Monday, 17 November 2025

Making a map of the locations where bacterial isolates were collected

 I wanted to make a map of the locations in the world were some bacterial isolates were collected. I found a nice website that gave me some useful location on plotting maps in R.

Here's what I found worked for me.

First I got a map of the world: 

> library("ggplot2")
> theme_set(theme_bw())
> library("sf")
> library("rnaturalearth")
> library("rnaturalearthdata")
> world <- ne_countries(scale = "medium", returnclass = "sf")

Then I made a text file in which I had the number of bacterial isolates collected in each country, and the abbreviation for countries using the ISO_A3 three-letter codes:
Isolates    Country    "Country Code"
1    Bahrain    BHR
1    Ecuador    ECU
1    El Salvador    SLV
1    Gabon    GAB
1    Guatemala    GTM
...
I read in this file:
MyCountryCountData <- read.table("countrycount_data.txt",header=TRUE, sep="\t", stringsAsFactors=FALSE)
Then I stored the data on the number of counts from each country, from this file:
numcountries <- length(world$iso_a3)
isolatecounts <- numeric()
for (i in 1:numcountries)
{
    mycountry <- world$iso_a3[i]
    print(paste("Calculating for country=",mycountry," row i=",i, "mylength=",length(isolatecounts)))
    myindex <- which(mycountry == MyCountryCountData$Country.Code)
    if (length(myindex) > 0)
    {
       myisolates <- MyCountryCountData$Isolates[myindex]
       isolatecounts <- append(isolatecounts, myisolates, after=length(isolatecounts))
    }
    else
    {
       isolatecounts <- append(isolatecounts, 0, after=length(isolatecounts))
    }
}
 
Then I made a plot showing a map of the world, with the countries coloured in according to their number of isolates:
 
Make a 300 dpi tiff file:
> tiff("countries_histogram.tiff", units="in", width=5, height=5, res=300)
> ggplot(data = world) + geom_sf(aes(fill = isolatecounts[1:242])) + scale_fill_viridis_c(option = "plasma", trans="sqrt")
> dev.off()
 
 The plot looks something like this:

 
 
 
 
 
 
 
 
 
 

Friday, 14 November 2025

Submitting V. cholerae and MLST sequence types to PubMLST

 I've been submitting novel Vibrio cholerae MLST alleles and sequence types to the PubMLST database.

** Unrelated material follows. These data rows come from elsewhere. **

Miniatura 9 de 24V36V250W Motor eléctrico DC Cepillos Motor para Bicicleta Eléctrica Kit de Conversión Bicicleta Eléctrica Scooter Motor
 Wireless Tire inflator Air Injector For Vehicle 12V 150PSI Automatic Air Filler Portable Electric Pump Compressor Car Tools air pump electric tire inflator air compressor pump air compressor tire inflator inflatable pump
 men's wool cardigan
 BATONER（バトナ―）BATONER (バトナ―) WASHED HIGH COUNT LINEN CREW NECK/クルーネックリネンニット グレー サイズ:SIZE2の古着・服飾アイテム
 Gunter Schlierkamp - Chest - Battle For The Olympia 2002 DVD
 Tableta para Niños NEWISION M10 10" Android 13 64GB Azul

This is the website for submitting novel Vibrio cholerae alleles, genomes or MLST sequence types to PubMLST. 

 Some little things I found out along the way:

- to submit a novel MLST sequence type based on a genome sequence, several things are necessary:

(i) first submit the novel allele(s) to PubMLST. This requires that you know some things, such as gene for the allele (e.g. pntA), sequencing technology used (e.g. Illumina), assembly type (e.g. de novo), assembly software (e.g. CLC genomics v. 7), sequencing coverage (e.g. >100x), read length (e.g. 200-299 bp). I usually just submit one allele at a time for a genome.

 Note that if a gene is missing from a particular genome, that is not counted as a novel allele or MLST sequence type. 

 PubMLST will then email you back with the new identifier for this allele, e.g.  allele 87 for pntA (a made-up example).

(ii) then you need to submit the genomes that have the novel allele/MLST to PubMLST. This requires you submit some information about the genome, in this format (below). You can submit one or more genomes at a time, e.g.

isolate    references    assembly_filename    sequence_method    country    year    species    serogroup    biosample_accession    run_accession    NCBI_assembly_accession
1223-93    35930328    1223-93.fasta.gz    Illumina    Indonesia    1993    Vibrio cholerae    O180    SAMD00180560    DRR213438    GCA_023164185.1
1003-93    35930328    1003-93.fasta.gz    Illumina    Indonesia    1993    Vibrio cholerae    O161    SAMD00180540    DRR213418    GCA_023163825.1

Note that if you don't have the NCBI accession, you can just leave that column empty. If you don't know the biosample accession or run accession you can put 'null' in those columns.

PubMLST will then email you back with the new PubMLST identifiers for these genomes, e.g. identifier 4188 and 4189 (a made-up example).

(iii)  then you can submit the novel MLST sequence type, giving an example of a genome in PubMLST in which the novel MLST sequence type is found. You need to submit some information in this format, e.g. for a genome with PubMLST identifier 4184:

id    adk    gyrB    mdh    metE    pntA    purM    pyrC
4184    13    40    14    46    3    9    39

Acknowledgements

Thank you to Sophie Octavia for helpful advice.